Essa história não seria digna de ser expressamente lembrada, se dissesse respeito apenas a uma idiossincrasia do homem Sócrates, Mas aquele comportamento peculiar diante do amado, aquele amor que, com plena intensidade, dirige-se ao outro e que, contudo, simultaneamente se contém aquele “amor platônico”, portanto, está intimamente relacionado ao modo de ser Sócrates como praticante da filosofia e,assim, também ao modo como
Platão, seguindo justamente o exemplo de Sócrates, concebe a essência da filosofia. Pois a filosofia, tal e como a entende Platão e como, desde então – com referencia mais ou menos explícita a ele -, é entendida casa vez mais, é
ela mesma uma modalidade de Eros, ou seja, é essencialmente amor. A experiência de Alcebíades como Sócrates mostra com clareza, antes de tudo, que o Eros filosófico não é amor sensual. A propósito, este não é simplesmente rejeitado. Mas a relação erótica constitui apenas o ponto de partida para uma outra espécie de amor: justamente para a “ascese”, na qual Platão vê a essência da filosofia. Para que essa ascese ocorra, é necessário que o amor sensual não persista em si mesmo ou que não se endureça como devassidão; o amor sensual tem de ser superado e, aliás, por aquele mais alto. O caminho do amor sensual para o filosófico vem à expressão, de modo
comovente, na descrição da ascese que Platão faz no Simpósio por intermédio de Sócrates que, por seu lado, afirma estar relatando o conhecimento secreto que teria obtido de Diotima, a vidente da Mantinea. Ela o teria instruído sobre o que é a essência verdadeira de Eros, isto é, a saudade do belo ou, mais precisamente, o anseio de criar no belo. Pois, segundo Diotima, seria isso o que de fato é permanente e eterno no homem. Pois quem almejasse o belo,
quereria possuí-lo para sempre. Por isso, ao amor pertenceria a ambição do amante pela duração, pela imortalidade. Justamente essa vontade de imortalidade, porém se realizaria nos graus da ascese do belo transitório para
o eterno arquétipo de belo em si mesmo. Todos os homens “amam o imortal. Os que são fecundos conforme o corpo volta-se para as mulheres, pondo ai seu amor em ação. Proporcionam-se assim, por meio da geração de filhos,
imortalidade, memoria e felicidade por todo o futuro. Os que são fecundos conforme a alma... – como estão as coisas com eles?... Se um deles é fecundo conforme a alma desde a juventude, como adolescente e no começo da
maturidade, e quando então deseja fertilizar e gerar, aí, acredito, vai à procura do belo, no qual pudesse criar; pois jamais quer criar no feio. Sente-se antes atraído pelos corpos belos do que pelos feios, quando está apto a fecundar; e se encontra ainda num corpo belo uma alma também bela, nobre e de boa índole, sente-se inteiramente atraído por ambos. Perante esse homem encontra logo ricos dizeres sobre a virtude e sobre o que seja um bom homem
e o que deve almeiar, e o tenta educar. Ele repousa, creio, no belo, lida com ele e cria aquilo para o que, já antes disso, se dirigia sua capacidade de geração. Ausente ou presente, pensa somente nisso e, juntamente com
aquele, educam o criado. Eles poderiam, assim, ter entre sim uma comunidade muito mais estreita do que a que teriam por meio de filhos, e uma amizade mais sólida; pois estão ligados por meio de filhos mais belos e imortais’.

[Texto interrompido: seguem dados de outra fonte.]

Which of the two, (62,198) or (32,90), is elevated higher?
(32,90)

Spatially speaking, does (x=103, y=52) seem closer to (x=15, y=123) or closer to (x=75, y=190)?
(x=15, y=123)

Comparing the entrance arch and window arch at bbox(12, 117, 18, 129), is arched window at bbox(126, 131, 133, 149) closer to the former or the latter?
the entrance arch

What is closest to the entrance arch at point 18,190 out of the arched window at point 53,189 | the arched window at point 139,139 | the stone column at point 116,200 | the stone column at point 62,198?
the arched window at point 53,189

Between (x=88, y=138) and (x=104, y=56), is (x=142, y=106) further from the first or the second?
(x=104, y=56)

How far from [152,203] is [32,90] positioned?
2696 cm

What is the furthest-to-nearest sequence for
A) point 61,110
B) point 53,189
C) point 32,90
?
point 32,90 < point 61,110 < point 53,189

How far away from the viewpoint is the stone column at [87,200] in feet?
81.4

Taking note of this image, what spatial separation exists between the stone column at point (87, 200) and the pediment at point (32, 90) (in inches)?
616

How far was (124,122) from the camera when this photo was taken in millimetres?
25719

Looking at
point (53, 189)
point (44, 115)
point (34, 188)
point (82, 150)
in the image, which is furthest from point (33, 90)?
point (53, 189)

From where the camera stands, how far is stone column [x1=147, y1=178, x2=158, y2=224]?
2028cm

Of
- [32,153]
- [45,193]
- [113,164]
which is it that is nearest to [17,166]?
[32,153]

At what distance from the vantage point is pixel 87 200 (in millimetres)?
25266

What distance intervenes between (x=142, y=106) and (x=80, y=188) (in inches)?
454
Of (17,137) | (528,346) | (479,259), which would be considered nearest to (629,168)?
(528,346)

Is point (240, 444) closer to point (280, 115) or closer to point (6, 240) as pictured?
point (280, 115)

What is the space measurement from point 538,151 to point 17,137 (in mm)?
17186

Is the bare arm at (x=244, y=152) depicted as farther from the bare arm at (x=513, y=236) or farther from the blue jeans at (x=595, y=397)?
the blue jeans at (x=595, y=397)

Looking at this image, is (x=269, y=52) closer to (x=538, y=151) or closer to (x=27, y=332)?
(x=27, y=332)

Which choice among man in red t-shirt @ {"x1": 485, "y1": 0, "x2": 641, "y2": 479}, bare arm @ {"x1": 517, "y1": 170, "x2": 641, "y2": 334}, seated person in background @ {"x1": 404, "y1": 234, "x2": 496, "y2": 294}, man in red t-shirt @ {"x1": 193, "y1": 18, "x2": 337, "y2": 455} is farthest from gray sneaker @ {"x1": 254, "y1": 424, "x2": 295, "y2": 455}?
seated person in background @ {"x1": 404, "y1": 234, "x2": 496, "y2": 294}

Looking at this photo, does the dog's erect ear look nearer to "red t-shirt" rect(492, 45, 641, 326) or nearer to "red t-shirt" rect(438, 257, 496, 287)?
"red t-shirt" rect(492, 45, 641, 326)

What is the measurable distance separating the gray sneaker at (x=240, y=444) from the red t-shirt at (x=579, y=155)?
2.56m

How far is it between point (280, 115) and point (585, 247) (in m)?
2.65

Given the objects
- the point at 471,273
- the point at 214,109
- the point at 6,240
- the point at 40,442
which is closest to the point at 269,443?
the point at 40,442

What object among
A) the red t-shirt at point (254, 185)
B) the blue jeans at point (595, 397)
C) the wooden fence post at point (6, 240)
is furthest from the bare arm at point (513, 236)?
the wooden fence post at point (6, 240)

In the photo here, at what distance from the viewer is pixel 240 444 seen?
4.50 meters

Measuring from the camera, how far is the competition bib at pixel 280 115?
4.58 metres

Só agora, porém, Platão passa a falar do segredo propriamente filosófico de Eros. Pois faz Diotima prosseguir da seguinte maneira: “Até aí, Sócrates, talvez tu também possas ser iniciado nos mistérios do amor”. Porém, não sei se tu estás preparado para a celebração e consagração supremas, em virtude das quais tudo o mais acontece, se as procede corretamente. Agora quero-te dizer e farei todo o possível para não faltar em solicitude; tenta, porém, seguir-me, se fores capaz. Quem caminha nessa direção de modo correto te de começar na juventude a se dedicar aos belos corpos. A principio, quando corretamente conduzido, tem ele de amar um único corpo e ai gerar belos dizeres. Então tem de notar que a beleza de um corpo qualquer é irmã da beleza de um outro corpo, e que, além disso, se segue o que é belo segundo a essência, seria uma grande insensatez se não se considerasse que a beleza em todos os corpos é só uma e a mesma. Quando tiver compreendido isso, mostrar-se-á como amante de todos os belos corpos, e virá a desprezar e menosprezar a perseguição exagerada de um único. Em seguida, virá a considerar a beleza nas almas mais valorosa do que o amor. Se alguém for apreciável em sua alma, mas possuir apenas pouca beleza juvenil isso lhe bastará. Ele o amará, o aceitará e virá a gerar tais dizeres e procurar os que façam o jovem melhor. Dessa forma, será forçado a reparar na beleza que há nos modos de vida e nas leis e a ver que tudo isso está ligado entre si, de modo que o belo pertencente ao corpo seja objeto de pouco interesse para ele. Após os modos de vida ele tem de se ocupar dos conhecimentos a fim de outra vez contemplar a beleza deles. Conforme contemple a beleza em sua multiplicidade, deixará de servir a apenas uma única... Ele virá a se ocupar com o vasto mar do belo e da à luz muitos belos e grandiosos dizeres e pensamentos em abnegado amor pela sabedoria, até que, então fortalecido e tendo crescido, comtemplará aquele único conhecimento que se volta para a sabedoria como tal... Tendo atingido o objetivo nas coisas do amor, virá a contemplar algo maravilhoso e belo segundo sua natureza: justamente aquilo, Sócrates, em razão do qual também todos os esforços anteriores foram feitos.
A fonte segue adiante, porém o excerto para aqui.